O Fórum Econômico Mundial, em Davos, incluiu na pauta os
extraterrestres e as “oportunidades de investimentos” em outros planetas. Esse
fórum não é assunto para o “povão” e assim os humoristas populares não vão
aproveitar a “deixa” de que os maiores poluidores deste planeta, protagonistas
em Davos, agora querem “investir” noutros. Mais sério que este foi um debate
realizado no Canadá em 2011 e agora lançado em livro, “O século XXI pertence à
China?”. Dois “experts” internacionais de cada lado desfilaram seus argumentos,
a favor e contra a hipótese de que a China conquistará a hegemonia econômica
mundial.
“O século XXI será da China pelo declínio de uma América
obesa, dependente de dinheiro emprestado e sexualizada demais”, polemizou Niall
Ferguson. Não se trata de um ponto de vista moralista, mas sim de um professor
de Administração de Empresas na Harvard Business School e editor do Financial
Times. Contra a hipótese da hegemonia chinesa falou Fareed Zakaria, editor da
revista Time: “A China ainda não solucionou um problema básico, o que fazer
quando surgir uma classe média e como o governo responderá às aspirações desse
grupo de pessoas. Quando a Coréia do Sul passou por isso, houve uma transição
para a democracia e essas transições não são períodos fáceis”.

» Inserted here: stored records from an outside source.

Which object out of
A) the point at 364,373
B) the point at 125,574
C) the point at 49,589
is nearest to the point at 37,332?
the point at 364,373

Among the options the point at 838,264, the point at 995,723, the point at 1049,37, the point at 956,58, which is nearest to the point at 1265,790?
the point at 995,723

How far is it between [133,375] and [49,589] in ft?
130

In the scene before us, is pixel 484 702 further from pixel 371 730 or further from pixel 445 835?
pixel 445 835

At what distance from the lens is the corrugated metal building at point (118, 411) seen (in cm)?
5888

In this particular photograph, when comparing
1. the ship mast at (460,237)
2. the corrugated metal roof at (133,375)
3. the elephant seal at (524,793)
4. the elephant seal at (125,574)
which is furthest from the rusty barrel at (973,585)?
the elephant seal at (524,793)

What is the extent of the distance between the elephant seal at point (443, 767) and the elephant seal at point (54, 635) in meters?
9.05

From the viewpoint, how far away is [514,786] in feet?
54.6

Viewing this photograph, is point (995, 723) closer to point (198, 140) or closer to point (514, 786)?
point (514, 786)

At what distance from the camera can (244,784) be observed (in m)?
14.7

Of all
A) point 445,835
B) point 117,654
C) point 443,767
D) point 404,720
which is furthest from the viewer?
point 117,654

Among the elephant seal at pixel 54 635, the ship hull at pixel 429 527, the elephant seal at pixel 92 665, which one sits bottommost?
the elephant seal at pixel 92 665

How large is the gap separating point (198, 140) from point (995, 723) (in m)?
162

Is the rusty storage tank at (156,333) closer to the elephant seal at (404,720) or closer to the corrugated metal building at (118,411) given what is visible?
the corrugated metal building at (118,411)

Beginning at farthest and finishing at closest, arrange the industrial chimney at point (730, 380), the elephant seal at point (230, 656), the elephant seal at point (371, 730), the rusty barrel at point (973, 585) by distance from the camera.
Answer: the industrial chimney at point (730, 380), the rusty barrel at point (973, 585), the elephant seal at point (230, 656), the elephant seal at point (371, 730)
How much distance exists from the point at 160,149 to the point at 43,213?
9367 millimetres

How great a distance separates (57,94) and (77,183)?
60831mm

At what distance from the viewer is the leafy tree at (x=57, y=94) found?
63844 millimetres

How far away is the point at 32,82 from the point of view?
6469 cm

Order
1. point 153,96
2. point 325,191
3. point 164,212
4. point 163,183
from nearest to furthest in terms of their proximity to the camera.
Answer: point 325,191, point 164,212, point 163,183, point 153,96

Você não precisa trabalhar na indústria do calçado no
Vale dos Sinos nem ter uma lojinha de 1,99 para saber que tudo que acontece lá
nos afeta direta ou indiretamente. Trata-se de concorrência desleal, baseada em
trabalho escravo? De uma sociedade tipo “espartana” (em contraste com os
valores “atenienses” ocidentais) em que o Estado é mais importante que os seus
cidadãos? “No nosso modelo – em comparação com o modelo dos Estados Unidos e de
outras nações ocidentais – o bem-estar e a estabilidade social são mais
importantes do que a mera liberdade individual”, argumentou o chinês David Li,
membro do Comitê de Política Monetária do Banco Central de China.
As relações entre as potências mudaram nos anos 70, o que
colocou Nixon na História, por menos que você goste dele. David Li descreve o
pragmatismo oriental do processo de Reforma e Abertura, revelando que “Deng
Xiaoping anunciou: 'Nada de debates. Vá lá e faça'. Deng Xiaoping não seria
muito fã de debates como esse aqui. Talvez pudesse ser fã da Nike, 'Just do
it'...”. O principal articulador desta aproximação foi o secretário de Estado
norte-americano Henry Kissinger, autor de “On China” (“Sobre a China”). Grande
admirador do país, ele é no entanto um cético quanto à hegemonia chinesa: “Eu
diria que a China estará ocupada com enormes problemas internos e com seu
entorno imediato durante esse século”.
Todas informações sobre a sociedade chinesa convergem em
que aumentam as reivindicações de trabalhadores, pressionando por melhores
salários e condições de trabalho, em busca de qualidade de vida, o que
encarecerá também seus produtos. Esse processo pode levar décadas, é claro, e
até lá muitas indústrias daqui já terão sucumbido à concorrência chinesa.
Aspecto interessante é o que isso gera não só em nós, à distância, mas na
própria vizinhança, como descreve Fareed Zakaria: “As pessoas gostam de falar
sobre a ascensão da Ásia. Eu fui criado na Índia Não existe esse negócio de
Ásia. Os países não gostam muito uns dos outros. A ascensão da China provocará
uma reação enérgica na Índia, no Japão, na Indonésia, no Vietnã e na Coréia do
Sul. Já começamos a ver sinais disso”. Pelo pluralismo, que assim seja.